### WHAT YOU HAVE TO DO
Restate the entries word for word and skip every image.

━━━━━━

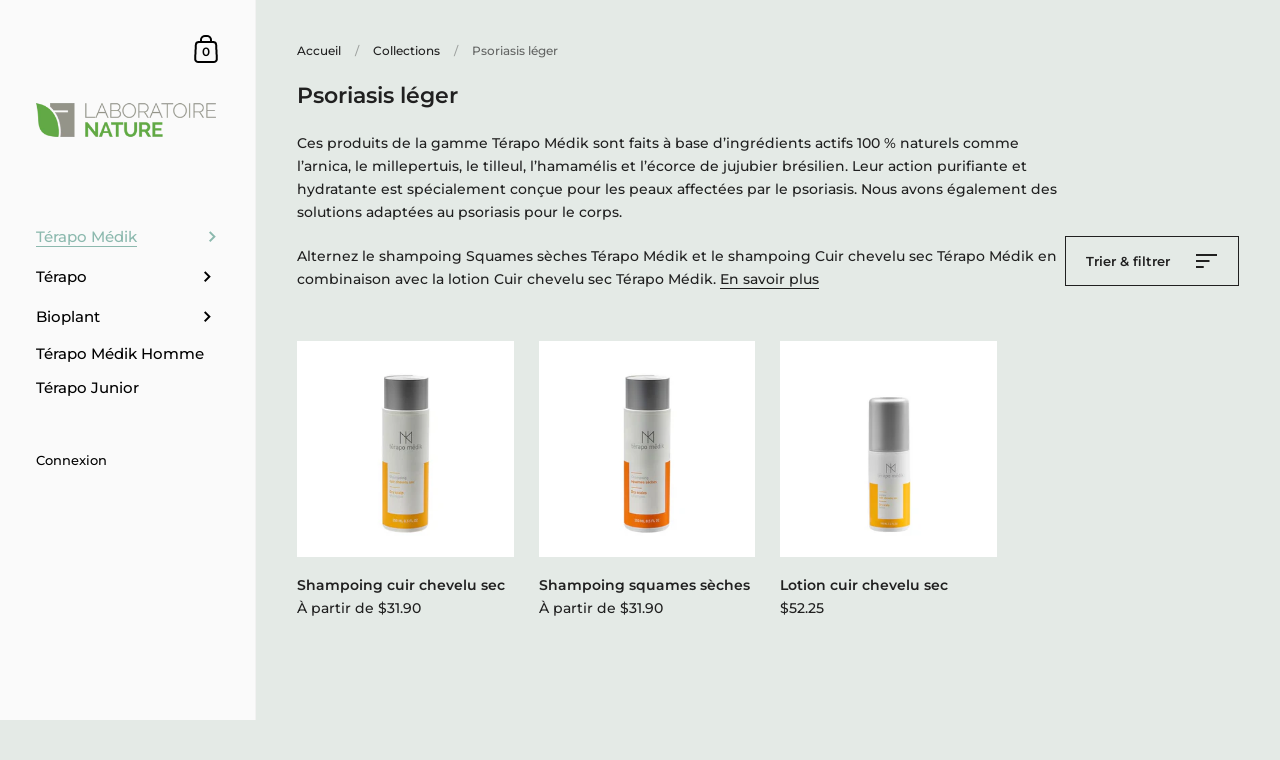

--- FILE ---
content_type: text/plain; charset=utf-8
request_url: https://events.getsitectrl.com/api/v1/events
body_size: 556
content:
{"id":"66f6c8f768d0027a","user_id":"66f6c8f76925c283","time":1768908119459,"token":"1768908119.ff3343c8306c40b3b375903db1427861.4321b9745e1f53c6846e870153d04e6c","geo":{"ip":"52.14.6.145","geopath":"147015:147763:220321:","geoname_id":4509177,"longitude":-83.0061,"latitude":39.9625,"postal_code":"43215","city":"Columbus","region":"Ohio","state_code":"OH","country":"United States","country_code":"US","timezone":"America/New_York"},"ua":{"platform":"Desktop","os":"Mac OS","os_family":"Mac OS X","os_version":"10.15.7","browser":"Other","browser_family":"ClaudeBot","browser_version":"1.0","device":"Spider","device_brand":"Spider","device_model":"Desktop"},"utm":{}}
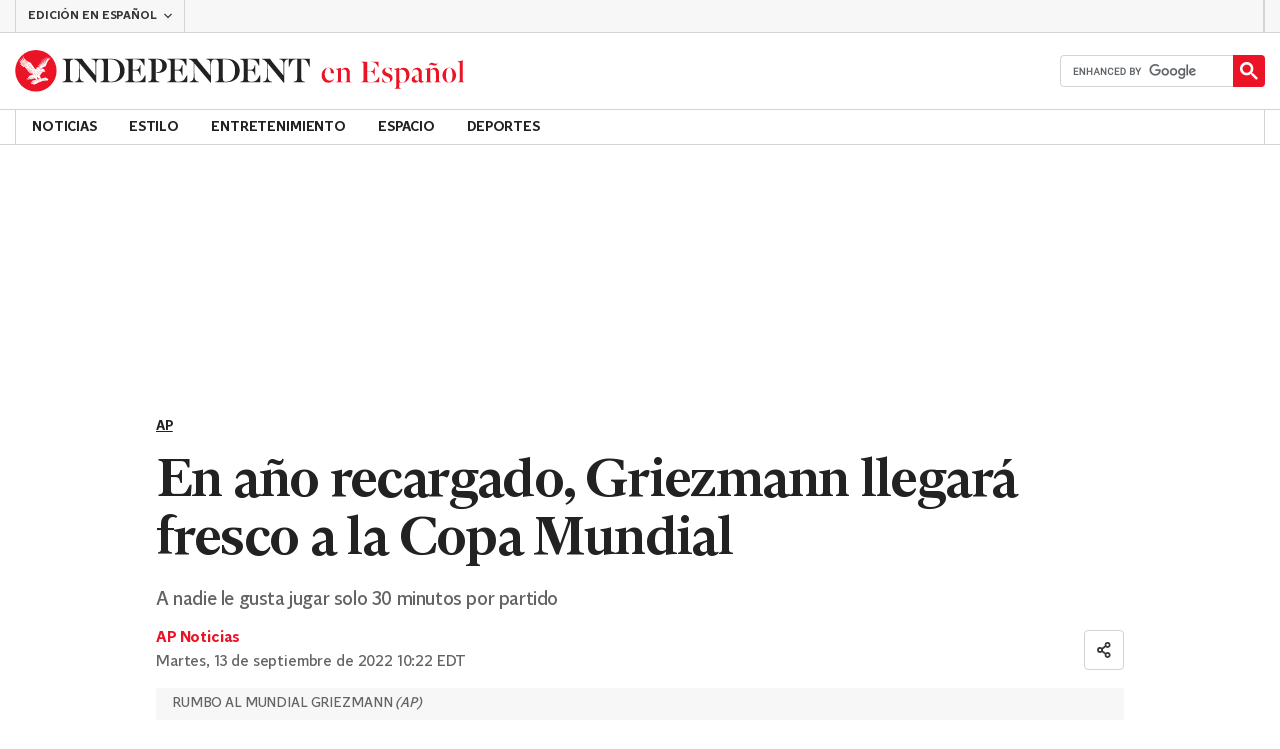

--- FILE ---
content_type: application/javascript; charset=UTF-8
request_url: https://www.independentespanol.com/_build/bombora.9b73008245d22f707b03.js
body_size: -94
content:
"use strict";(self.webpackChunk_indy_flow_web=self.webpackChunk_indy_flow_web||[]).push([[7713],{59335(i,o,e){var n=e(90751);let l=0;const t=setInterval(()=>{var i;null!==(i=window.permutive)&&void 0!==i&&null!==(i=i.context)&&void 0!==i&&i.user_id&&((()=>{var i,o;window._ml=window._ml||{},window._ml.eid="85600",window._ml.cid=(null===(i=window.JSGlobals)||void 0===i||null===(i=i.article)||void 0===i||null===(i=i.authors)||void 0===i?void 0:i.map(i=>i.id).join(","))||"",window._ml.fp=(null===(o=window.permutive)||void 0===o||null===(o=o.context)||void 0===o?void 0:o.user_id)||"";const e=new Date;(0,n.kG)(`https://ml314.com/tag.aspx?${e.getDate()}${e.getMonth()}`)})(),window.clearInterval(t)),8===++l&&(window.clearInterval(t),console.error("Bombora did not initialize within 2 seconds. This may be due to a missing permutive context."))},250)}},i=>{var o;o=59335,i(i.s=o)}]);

━━━━━━

### ANSWER TO THIS PROBLEM
--- FILE ---
content_type: text/plain; charset=utf-8
request_url: https://events.getsitectrl.com/api/v1/events
body_size: 556
content:
{"id":"66f6c8f768d0027a","user_id":"66f6c8f76925c283","time":1768908119459,"token":"1768908119.ff3343c8306c40b3b375903db1427861.4321b9745e1f53c6846e870153d04e6c","geo":{"ip":"52.14.6.145","geopath":"147015:147763:220321:","geoname_id":4509177,"longitude":-83.0061,"latitude":39.9625,"postal_code":"43215","city":"Columbus","region":"Ohio","state_code":"OH","country":"United States","country_code":"US","timezone":"America/New_York"},"ua":{"platform":"Desktop","os":"Mac OS","os_family":"Mac OS X","os_version":"10.15.7","browser":"Other","browser_family":"ClaudeBot","browser_version":"1.0","device":"Spider","device_brand":"Spider","device_model":"Desktop"},"utm":{}}

--- FILE ---
content_type: application/javascript; charset=UTF-8
request_url: https://www.independentespanol.com/_build/bombora.9b73008245d22f707b03.js
body_size: -94
content:
"use strict";(self.webpackChunk_indy_flow_web=self.webpackChunk_indy_flow_web||[]).push([[7713],{59335(i,o,e){var n=e(90751);let l=0;const t=setInterval(()=>{var i;null!==(i=window.permutive)&&void 0!==i&&null!==(i=i.context)&&void 0!==i&&i.user_id&&((()=>{var i,o;window._ml=window._ml||{},window._ml.eid="85600",window._ml.cid=(null===(i=window.JSGlobals)||void 0===i||null===(i=i.article)||void 0===i||null===(i=i.authors)||void 0===i?void 0:i.map(i=>i.id).join(","))||"",window._ml.fp=(null===(o=window.permutive)||void 0===o||null===(o=o.context)||void 0===o?void 0:o.user_id)||"";const e=new Date;(0,n.kG)(`https://ml314.com/tag.aspx?${e.getDate()}${e.getMonth()}`)})(),window.clearInterval(t)),8===++l&&(window.clearInterval(t),console.error("Bombora did not initialize within 2 seconds. This may be due to a missing permutive context."))},250)}},i=>{var o;o=59335,i(i.s=o)}]);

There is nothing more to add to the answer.